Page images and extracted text
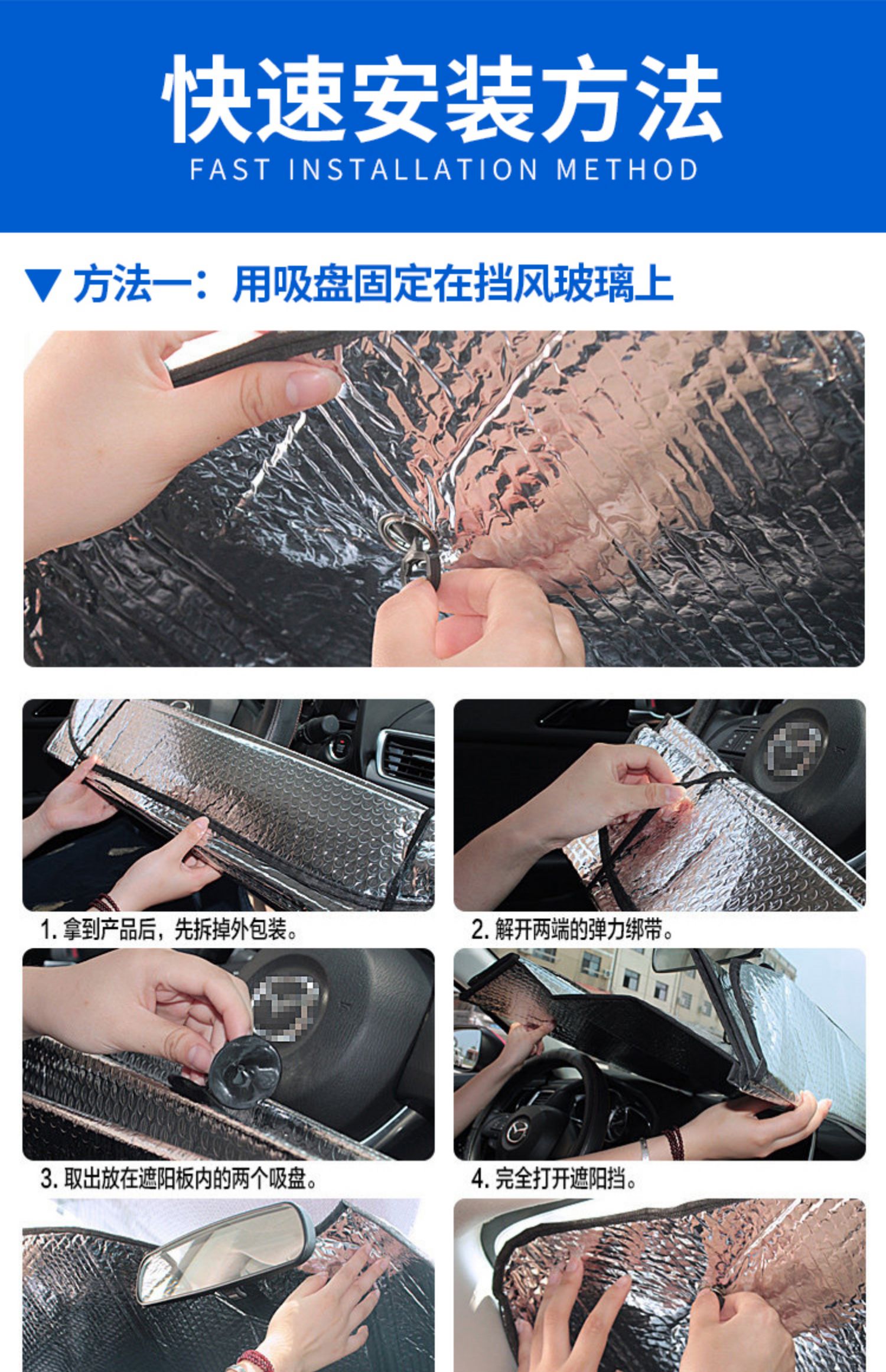 快速安装方法
FAST INSTALLATION METHOD

▼ 方法一：用吸盘固定在挡风玻璃上

1. 拿到产品后，先拆掉外包装。

2. 解开两端的弹力绑带。

3. 取出放在遮阳板内的两个吸盘。

4. 完全打开遮阳挡。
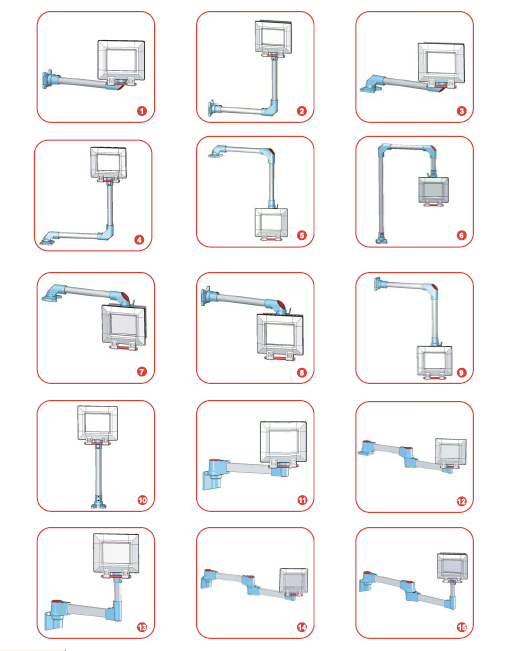 1
2
3
4
5
6
7
8
9
10
11
12
13
14
15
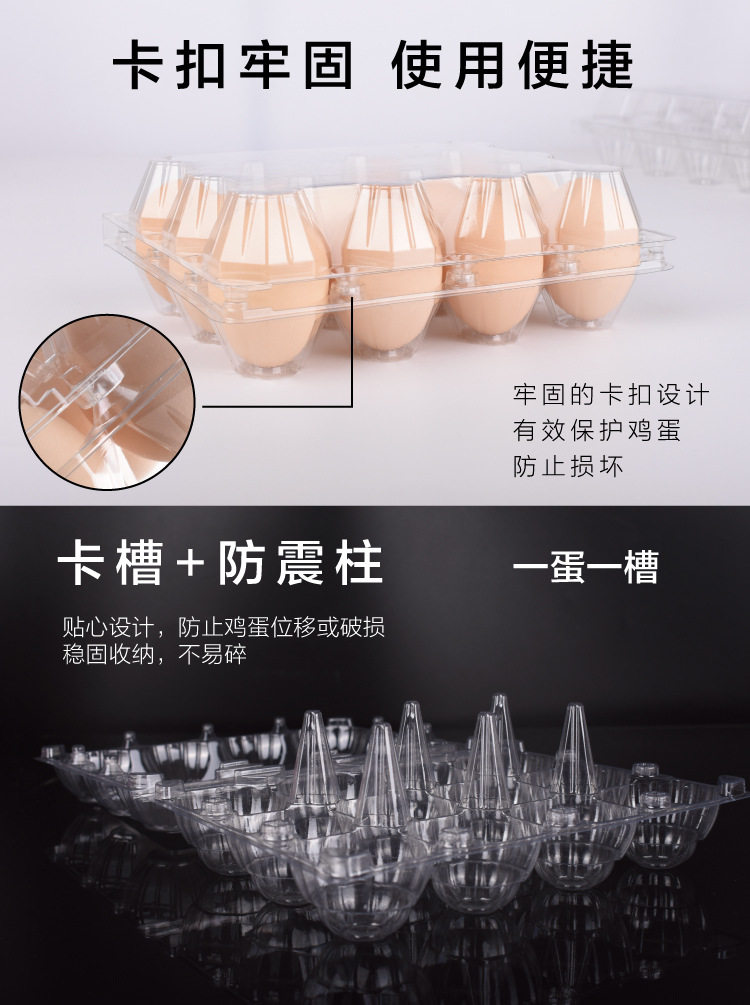 卡扣牢固 使用便捷

牢固的卡扣设计
有效保护鸡蛋
防止损坏

卡槽+防震柱

一蛋一槽

贴心设计，防止鸡蛋位移或破损
稳固收纳，不易碎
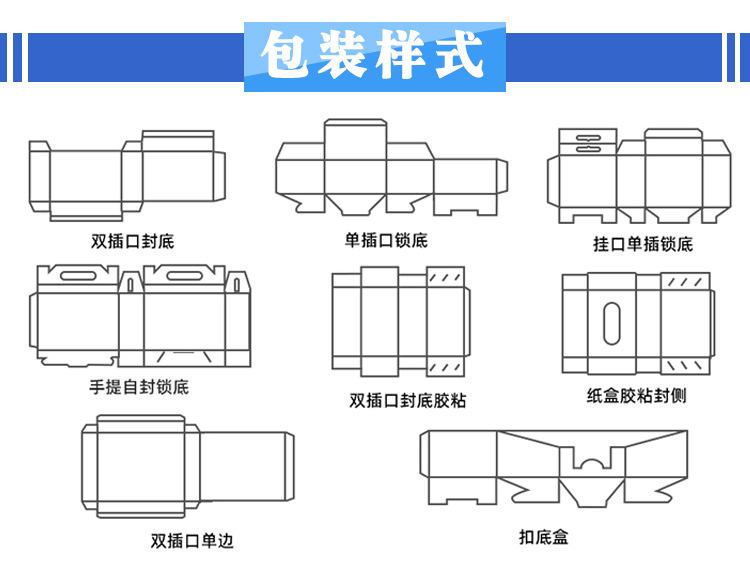 包装样式

双插口封底

单插口锁底

挂口单插锁底

手提自封锁底

双插口封底胶粘

纸盒胶粘封侧

双插口单边

扣底盒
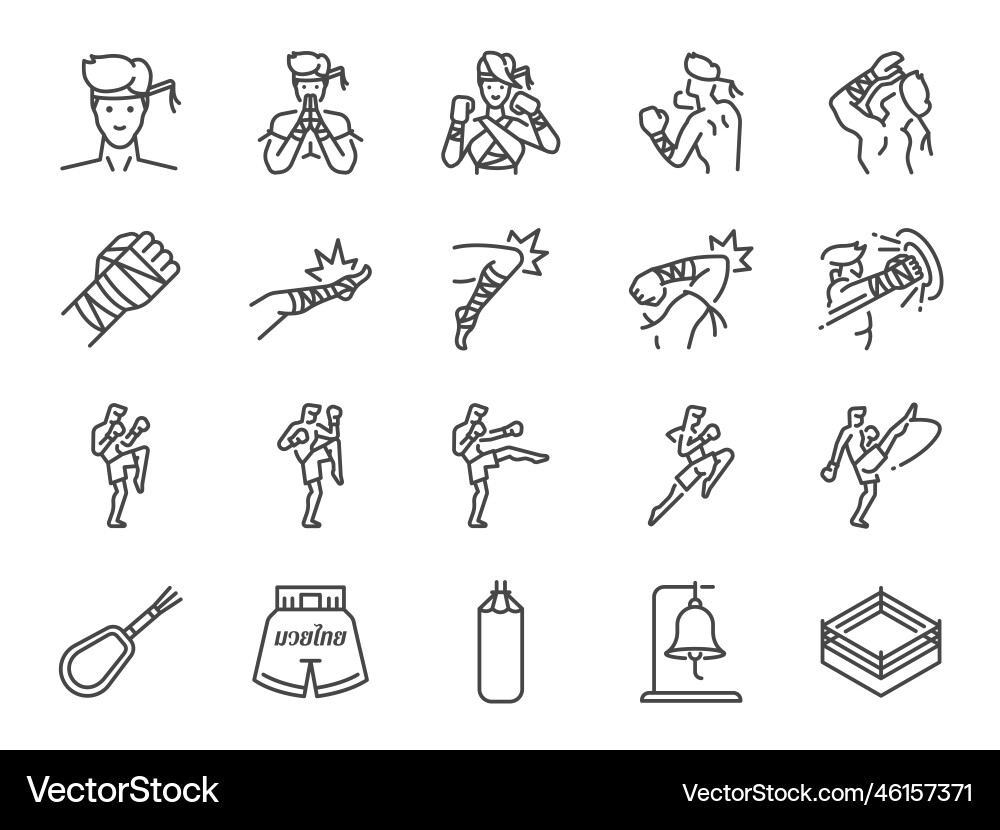 มวยไทย

VectorStock®

VectorStock.com/46157371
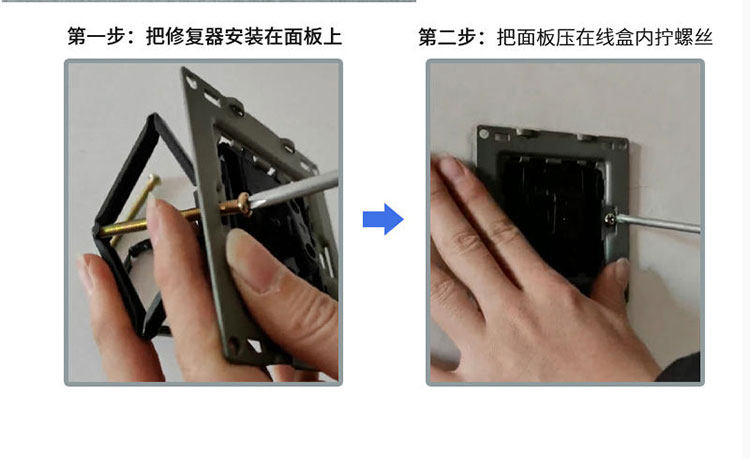 第一步：把修复器安装在面板上

第二步：把面板压在线盒内拧螺丝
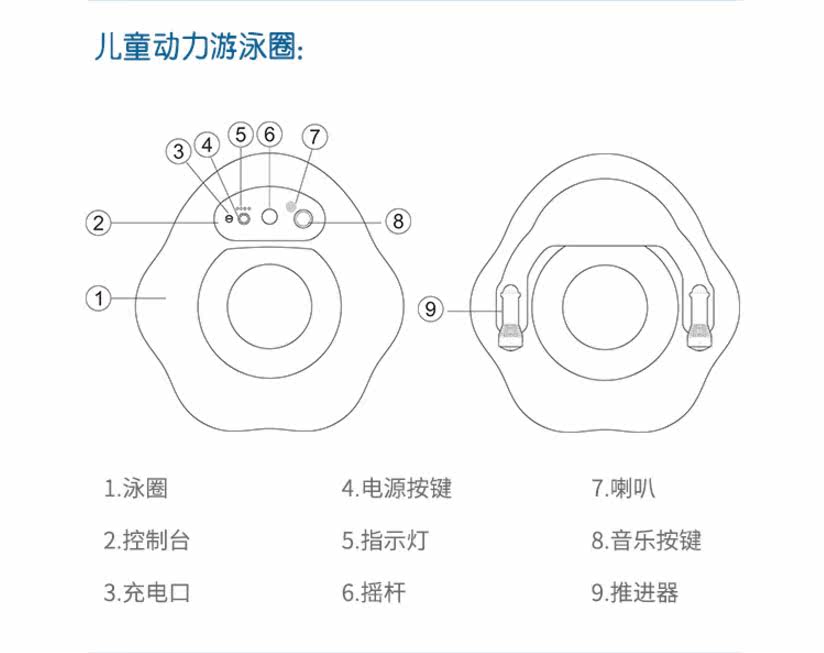 儿童动力游泳圈:

3
4
5
6
7
2
8
1
9

1.泳圈

2.控制台

3.充电口

4.电源按键

5.指示灯

6.摇杆

7.喇叭

8.音乐按键

9.推进器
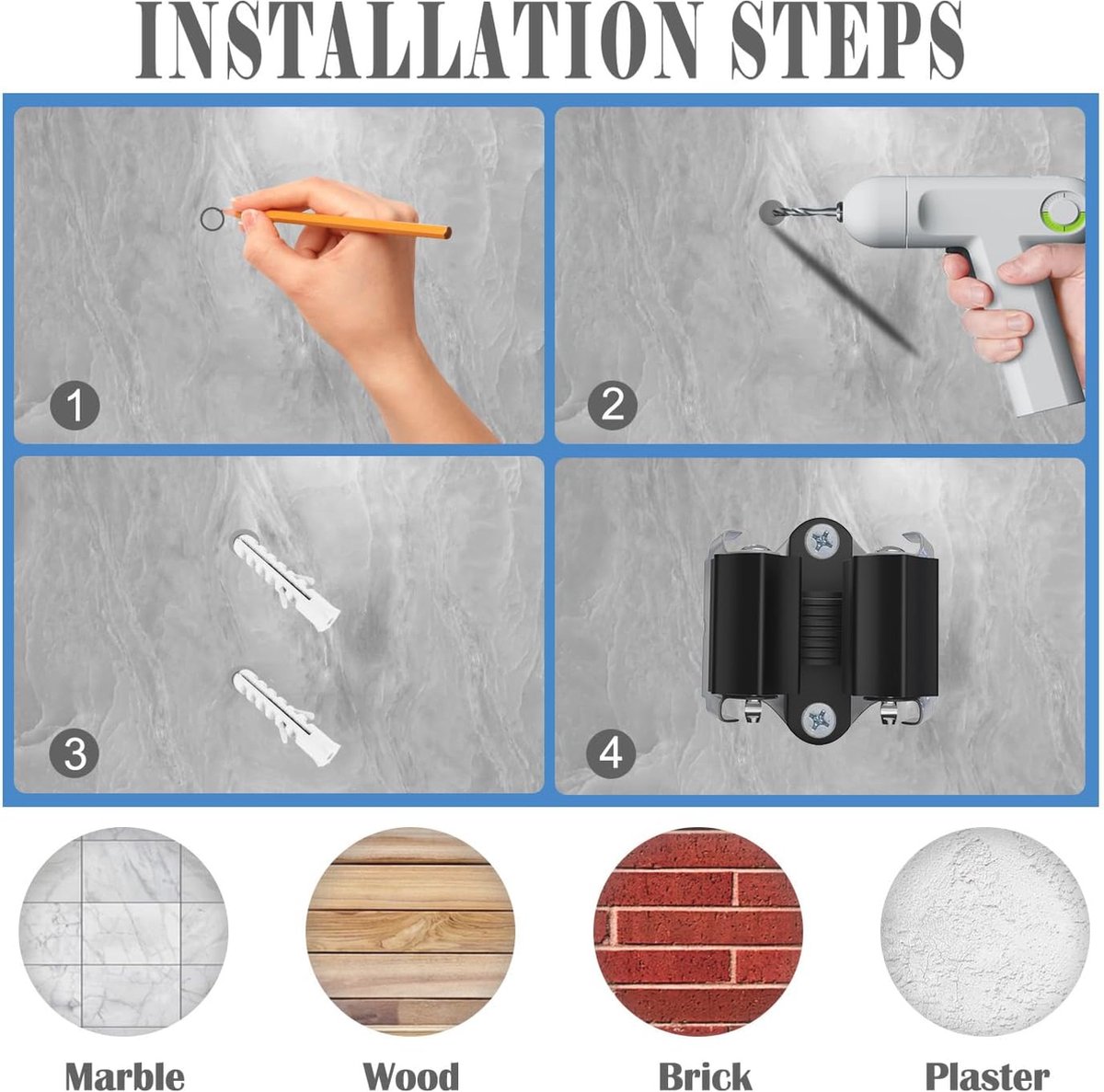 INSTALLATION STEPS

1

2

3

4

Marble

Wood

Brick

Plaster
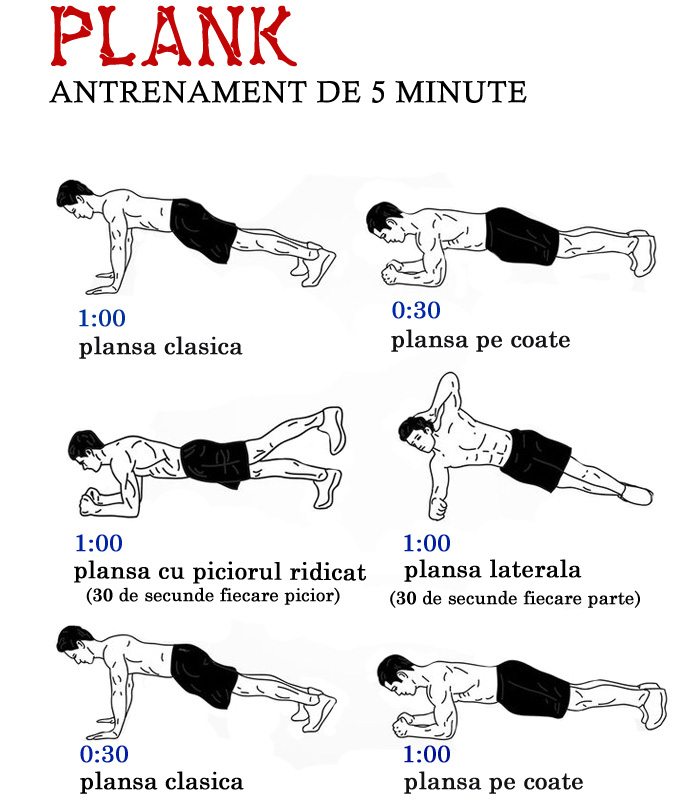 PLANK
ANTRENAMENT DE 5 MINUTE

1:00
plansa clasica

0:30
plansa pe coate

1:00
plansa cu piciorul ridicat
(30 de secunde fiecare picior)

1:00
plansa laterala
(30 de secunde fiecare parte)

0:30
plansa clasica

1:00
plansa pe coate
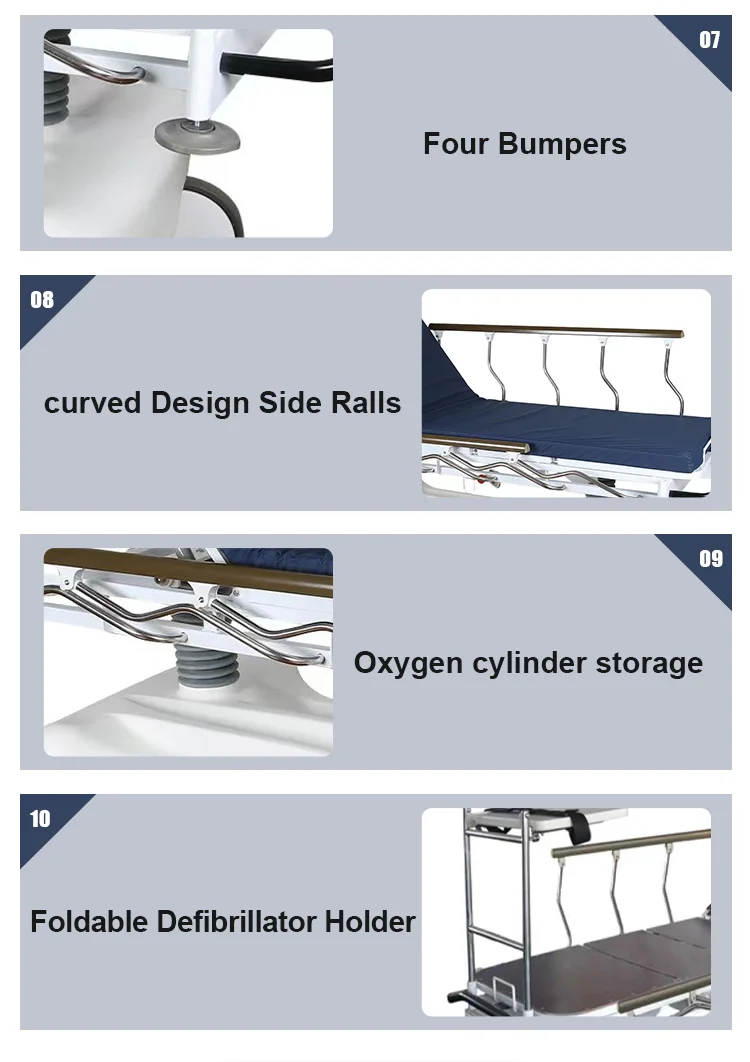 07

Four Bumpers

08

curved Design Side Ralls

09

Oxygen cylinder storage

10

Foldable Defibrillator Holder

> _Problem statement_: Only the lines from the one containing "贴心设计，防止鸡蛋位移或破损" through the last line of the data may appear in the answer, each given again exactly and with pictures left out.

> _Output of the task_:
贴心设计，防止鸡蛋位移或破损
稳固收纳，不易碎
 包装样式

双插口封底

单插口锁底

挂口单插锁底

手提自封锁底

双插口封底胶粘

纸盒胶粘封侧

双插口单边

扣底盒
 มวยไทย

VectorStock®

VectorStock.com/46157371
 第一步：把修复器安装在面板上

第二步：把面板压在线盒内拧螺丝
 儿童动力游泳圈:

3
4
5
6
7
2
8
1
9

1.泳圈

2.控制台

3.充电口

4.电源按键

5.指示灯

6.摇杆

7.喇叭

8.音乐按键

9.推进器
 INSTALLATION STEPS

1

2

3

4

Marble

Wood

Brick

Plaster
 PLANK
ANTRENAMENT DE 5 MINUTE

1:00
plansa clasica

0:30
plansa pe coate

1:00
plansa cu piciorul ridicat
(30 de secunde fiecare picior)

1:00
plansa laterala
(30 de secunde fiecare parte)

0:30
plansa clasica

1:00
plansa pe coate
 07

Four Bumpers

08

curved Design Side Ralls

09

Oxygen cylinder storage

10

Foldable Defibrillator Holder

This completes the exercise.